● **Exercise**
The stretch from the line with "Модель телефона" through the line with "Завитинский р н" in the records below: write it out exactly, and nothing else.
═══ Provided information
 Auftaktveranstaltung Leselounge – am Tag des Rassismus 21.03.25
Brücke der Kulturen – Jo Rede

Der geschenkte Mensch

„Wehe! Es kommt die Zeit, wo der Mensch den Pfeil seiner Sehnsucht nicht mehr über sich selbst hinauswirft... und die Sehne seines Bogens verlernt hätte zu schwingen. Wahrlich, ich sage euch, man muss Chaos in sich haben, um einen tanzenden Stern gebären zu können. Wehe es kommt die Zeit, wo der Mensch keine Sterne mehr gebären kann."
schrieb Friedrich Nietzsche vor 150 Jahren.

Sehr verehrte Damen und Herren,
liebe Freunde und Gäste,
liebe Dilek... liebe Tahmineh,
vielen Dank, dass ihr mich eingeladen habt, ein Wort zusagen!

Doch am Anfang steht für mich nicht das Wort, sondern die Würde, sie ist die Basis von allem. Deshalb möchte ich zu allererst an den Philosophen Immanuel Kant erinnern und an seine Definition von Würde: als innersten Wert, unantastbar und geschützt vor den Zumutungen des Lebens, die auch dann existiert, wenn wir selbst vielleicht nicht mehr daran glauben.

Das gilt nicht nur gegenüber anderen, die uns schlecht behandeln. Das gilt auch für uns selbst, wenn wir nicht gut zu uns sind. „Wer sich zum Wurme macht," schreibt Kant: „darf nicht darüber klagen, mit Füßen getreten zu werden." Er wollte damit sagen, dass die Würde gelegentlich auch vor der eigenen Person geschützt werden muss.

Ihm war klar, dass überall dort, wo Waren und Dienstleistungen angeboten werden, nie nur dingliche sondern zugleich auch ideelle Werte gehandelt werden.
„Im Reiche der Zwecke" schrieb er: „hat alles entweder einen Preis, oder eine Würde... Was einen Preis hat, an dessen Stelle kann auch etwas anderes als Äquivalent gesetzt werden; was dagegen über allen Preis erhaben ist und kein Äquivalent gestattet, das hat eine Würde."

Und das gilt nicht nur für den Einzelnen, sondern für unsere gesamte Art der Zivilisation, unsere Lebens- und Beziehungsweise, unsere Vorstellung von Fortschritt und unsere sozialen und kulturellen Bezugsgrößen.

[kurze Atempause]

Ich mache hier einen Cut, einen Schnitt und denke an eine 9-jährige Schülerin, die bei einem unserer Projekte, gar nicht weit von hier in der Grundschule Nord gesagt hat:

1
══════
═══ Provided information
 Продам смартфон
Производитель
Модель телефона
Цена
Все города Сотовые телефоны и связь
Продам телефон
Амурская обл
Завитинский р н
══════
═══ Provided information
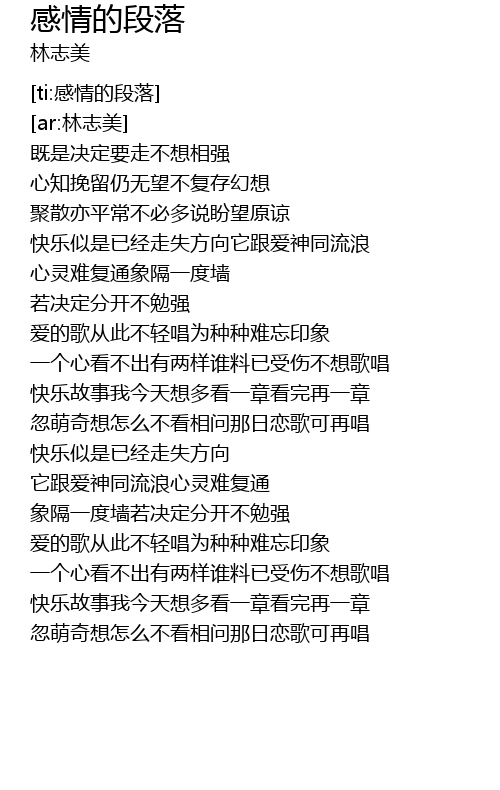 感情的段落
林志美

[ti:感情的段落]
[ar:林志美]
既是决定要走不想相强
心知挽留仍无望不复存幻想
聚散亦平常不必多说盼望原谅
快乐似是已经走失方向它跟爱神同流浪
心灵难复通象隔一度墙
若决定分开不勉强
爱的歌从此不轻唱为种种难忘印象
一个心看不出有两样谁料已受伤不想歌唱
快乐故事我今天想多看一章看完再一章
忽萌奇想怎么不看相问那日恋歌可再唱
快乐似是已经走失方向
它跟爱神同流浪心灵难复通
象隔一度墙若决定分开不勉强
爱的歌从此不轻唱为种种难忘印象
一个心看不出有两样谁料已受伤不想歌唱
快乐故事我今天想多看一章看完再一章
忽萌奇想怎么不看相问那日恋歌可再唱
══════
● **Result**
Модель телефона
Цена
Все города Сотовые телефоны и связь
Продам телефон
Амурская обл
Завитинский р н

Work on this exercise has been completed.